**Passage shown**
• • •
Songs and Sonnets, Shane McCRae (Broken Sleep, 2026)
Shane McRae’s previous books have been both religious and political, but in Songs and Sonnets, his new slim collection from Broken Sleep, he does not hold back from upfront critique, abuse and comment on the current USA president and administration. The poems take the form of sonnets, often with clever end-of-line rhymes but also a number of more deconstructed or free verse texts.
‘America your blood is poisoned’ states the second poem, giving – as do other poems – a sense of mourning and elegy to the more vitriolic work here. Many of the poems ventriloquize Trump’s lies and deceitful claims, his total self-obsession and incomprehension of the effects of his policies and statements on others, whilst other texts stand outside the craziness and offer commentary. The truth of ‘You don’t have power if no-one buys you power’ is in stark contrast to the craziness of other statements here:
But the stench slithers out the face but you
Can’t smell the poison when it’s your own breath
(‘Blank Verse Sonnet On Our Myths Excuse Us’)
Somebody kill wheoever made you cry
(‘Blank Verse Sonnet On America Is Listening’)
Get it in the mosques the speakers if they’re not too
Wrecked if we can’t we’ve got to wreck them more
(‘Petrarchan Sonnet On A Golden Age In Arts And Cullture Kash Patel Producer’)
Well let’s be honest who wants genocide
It’s bad for whole communities of people
[…]
and the third bird was peace
It would have covered Gaza like an iron
Springtime a Riviera what a beauty
I promise you once we’ve removed the bodies
(‘Elizabethan Sonnet On He Muses Upon The Deal That Wasn’t’)
I should not, however, suggest that these poems are purely about content, whether they are collages of reported speech or fictions about Trump’s thoughts (although I hate to use those two words next to each other) or not. McCrae is a clever and accomplished poet, able to use rhyme, half-rhyme and structure without any linguistic, syntactical or semantic contortions.
• • •
**Prompt 1**
According to the review, which publisher issued Songs and Sonnets?
**Prompt 2**
Reproduce the portion of the review from "I should not, however, suggest" up to and including "or semantic contortions.".

**Data shown**
• • •
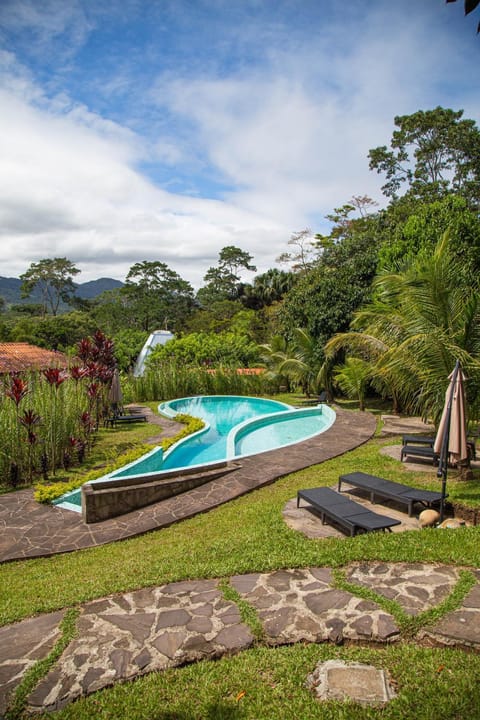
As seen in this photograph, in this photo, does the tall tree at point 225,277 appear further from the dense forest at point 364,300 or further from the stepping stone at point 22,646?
the stepping stone at point 22,646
• • •
**Exercise response 1**
Broken Sleep

**Exercise response 2**
I should not, however, suggest that these poems are purely about content, whether they are collages of reported speech or fictions about Trump’s thoughts (although I hate to use those two words next to each other) or not. McCrae is a clever and accomplished poet, able to use rhyme, half-rhyme and structure without any linguistic, syntactical or semantic contortions.